Personal Biography

I received my PhD in computer science from Columbia University in 2014. I then spent three and a half years working on statistical and population genetics as a postdoctoral fellow at the Harvard Chan School of Public Health, and at the Broad Institute of MIT and Harvard. Prior to that, I obtained a bachelor’s and a master’s degree from Rome's Sapienza University, and a master’s degree from Columbia University, all in computer science with a focus on artificial intelligence, machine learning, and cognitive robotics.

Research and Teaching

My research is at the intersection of statistics, computer science, and genetics. I develop new statistical and machine learning methods to enable novel analyses in population and disease genetics, with a particular interest in problems that involve modeling and inference in large datasets. Specific areas of research include studying evolutionary parameters in the human genome (natural selection, mutation/recombination rates), reconstructing past demographic events using genetic data (migration, expansion/contraction of populations), studying the heritability and genetic architecture of complex traits (nature vs nurture), and detecting disease-causing variation in the human genome.

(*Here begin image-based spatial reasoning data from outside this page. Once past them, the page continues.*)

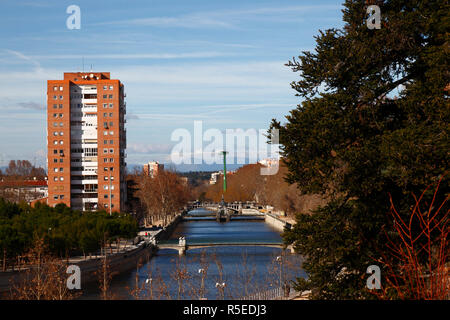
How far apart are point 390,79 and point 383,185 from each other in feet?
10.2

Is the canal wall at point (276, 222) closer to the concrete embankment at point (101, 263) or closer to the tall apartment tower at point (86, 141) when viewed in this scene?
the tall apartment tower at point (86, 141)

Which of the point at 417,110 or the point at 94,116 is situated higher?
the point at 94,116

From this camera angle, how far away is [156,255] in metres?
46.0

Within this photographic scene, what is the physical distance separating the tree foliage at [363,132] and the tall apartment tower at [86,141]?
4692 centimetres

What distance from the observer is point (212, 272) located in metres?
33.0

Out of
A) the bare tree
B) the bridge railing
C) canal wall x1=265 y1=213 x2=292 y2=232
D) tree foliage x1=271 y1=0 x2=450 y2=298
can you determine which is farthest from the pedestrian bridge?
tree foliage x1=271 y1=0 x2=450 y2=298

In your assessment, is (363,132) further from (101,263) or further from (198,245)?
(198,245)

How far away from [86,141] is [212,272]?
3136cm

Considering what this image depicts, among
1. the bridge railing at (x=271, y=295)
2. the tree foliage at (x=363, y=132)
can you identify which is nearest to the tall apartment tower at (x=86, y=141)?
the bridge railing at (x=271, y=295)

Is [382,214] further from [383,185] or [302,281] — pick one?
[302,281]

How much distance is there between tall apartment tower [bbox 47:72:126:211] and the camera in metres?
59.5

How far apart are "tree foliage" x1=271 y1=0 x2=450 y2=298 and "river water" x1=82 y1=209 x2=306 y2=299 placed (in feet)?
14.4

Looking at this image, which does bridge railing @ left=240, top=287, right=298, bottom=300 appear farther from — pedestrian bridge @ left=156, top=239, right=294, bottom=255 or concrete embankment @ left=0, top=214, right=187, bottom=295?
pedestrian bridge @ left=156, top=239, right=294, bottom=255
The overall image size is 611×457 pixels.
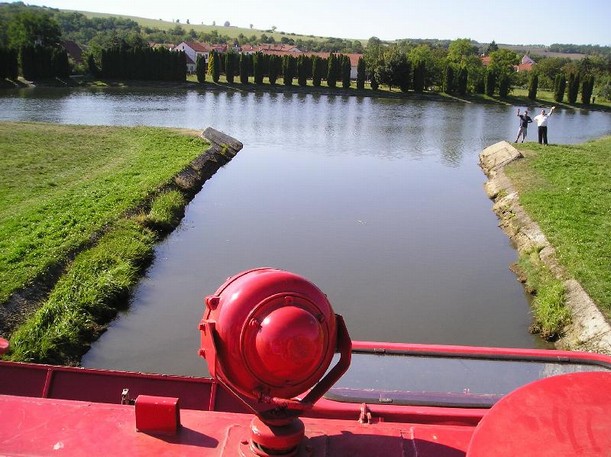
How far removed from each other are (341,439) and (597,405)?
1051 mm

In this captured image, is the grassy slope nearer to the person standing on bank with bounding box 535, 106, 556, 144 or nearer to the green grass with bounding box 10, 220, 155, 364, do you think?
the person standing on bank with bounding box 535, 106, 556, 144

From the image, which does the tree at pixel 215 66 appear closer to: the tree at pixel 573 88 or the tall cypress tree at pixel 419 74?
the tall cypress tree at pixel 419 74

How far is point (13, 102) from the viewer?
3341cm

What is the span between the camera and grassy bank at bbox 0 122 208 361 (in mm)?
7844

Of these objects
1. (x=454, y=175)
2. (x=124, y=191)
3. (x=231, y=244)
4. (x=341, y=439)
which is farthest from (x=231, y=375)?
(x=454, y=175)

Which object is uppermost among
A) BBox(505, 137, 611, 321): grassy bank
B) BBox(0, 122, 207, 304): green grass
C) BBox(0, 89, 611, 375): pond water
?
BBox(505, 137, 611, 321): grassy bank

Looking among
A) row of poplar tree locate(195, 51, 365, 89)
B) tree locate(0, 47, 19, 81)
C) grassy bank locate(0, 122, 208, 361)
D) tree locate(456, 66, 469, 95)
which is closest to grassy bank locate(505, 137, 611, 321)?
grassy bank locate(0, 122, 208, 361)

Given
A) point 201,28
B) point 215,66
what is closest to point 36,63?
point 215,66

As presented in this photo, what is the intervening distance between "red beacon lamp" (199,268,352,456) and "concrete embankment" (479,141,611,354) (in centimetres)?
616

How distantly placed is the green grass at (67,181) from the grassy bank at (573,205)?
7754mm

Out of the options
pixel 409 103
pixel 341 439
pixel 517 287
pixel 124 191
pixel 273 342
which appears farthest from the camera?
pixel 409 103

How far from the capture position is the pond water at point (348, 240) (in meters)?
8.57

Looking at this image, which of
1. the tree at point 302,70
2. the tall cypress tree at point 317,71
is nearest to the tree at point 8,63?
the tree at point 302,70

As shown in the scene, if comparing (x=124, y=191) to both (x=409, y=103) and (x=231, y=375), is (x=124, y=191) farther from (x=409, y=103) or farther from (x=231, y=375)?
(x=409, y=103)
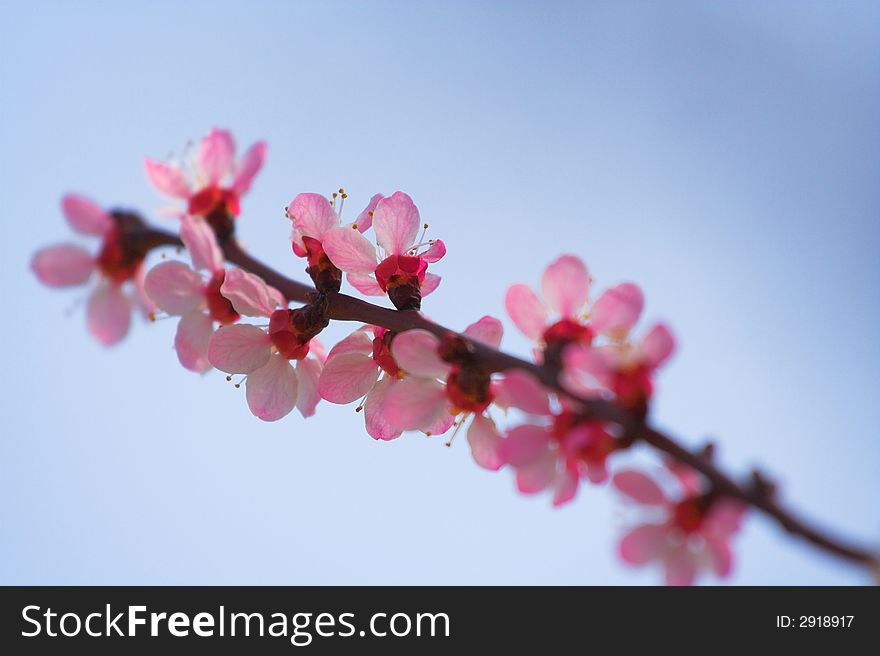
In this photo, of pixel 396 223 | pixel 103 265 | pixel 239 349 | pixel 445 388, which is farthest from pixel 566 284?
pixel 103 265

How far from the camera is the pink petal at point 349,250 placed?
862mm

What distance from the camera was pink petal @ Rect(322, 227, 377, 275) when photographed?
86 cm

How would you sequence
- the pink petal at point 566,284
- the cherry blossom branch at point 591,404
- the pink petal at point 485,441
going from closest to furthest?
the cherry blossom branch at point 591,404 → the pink petal at point 566,284 → the pink petal at point 485,441

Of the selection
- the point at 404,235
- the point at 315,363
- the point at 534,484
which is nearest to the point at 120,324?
the point at 315,363

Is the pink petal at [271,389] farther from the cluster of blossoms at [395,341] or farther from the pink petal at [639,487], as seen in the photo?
the pink petal at [639,487]

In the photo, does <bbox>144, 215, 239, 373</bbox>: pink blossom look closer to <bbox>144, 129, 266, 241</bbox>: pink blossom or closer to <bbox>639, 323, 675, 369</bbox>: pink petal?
<bbox>144, 129, 266, 241</bbox>: pink blossom

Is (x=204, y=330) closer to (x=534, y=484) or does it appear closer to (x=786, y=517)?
(x=534, y=484)

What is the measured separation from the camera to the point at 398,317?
0.82 meters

I teach students in maths, covering first and second year probability, statistics, and algebra, and a course in statistical machine learning at the Department of Statistics and other doctoral training centers.

Representative Publications

P. Palamara, J. Terhorst, Y. Song, A. Price. High-throughput inference of pairwise coalescence times identifies signals of selection and enriched disease heritability. Nature Genetics, 2018.

P. Palamara. ARGON: fast, whole-genome simulation of the discrete time Wright-Fisher process. Bioinformatics, 2016.

P. Palamara, et al.. Leveraging distant relatedness to quantify human mutation and gene conversion rates. The American Journal of Human Genetics, 2015.

Genome of the Netherlands Consortium. Whole-genome sequence variation, population structure and demographic history of the Dutch population. Nature Genetics, 2014.

P. Palamara, T. Lencz, A. Darvasi, I. Pe'er. Length distributions of identity by descent reveal fine-scale demographic history. The American Journal of Human Genetics. 2012.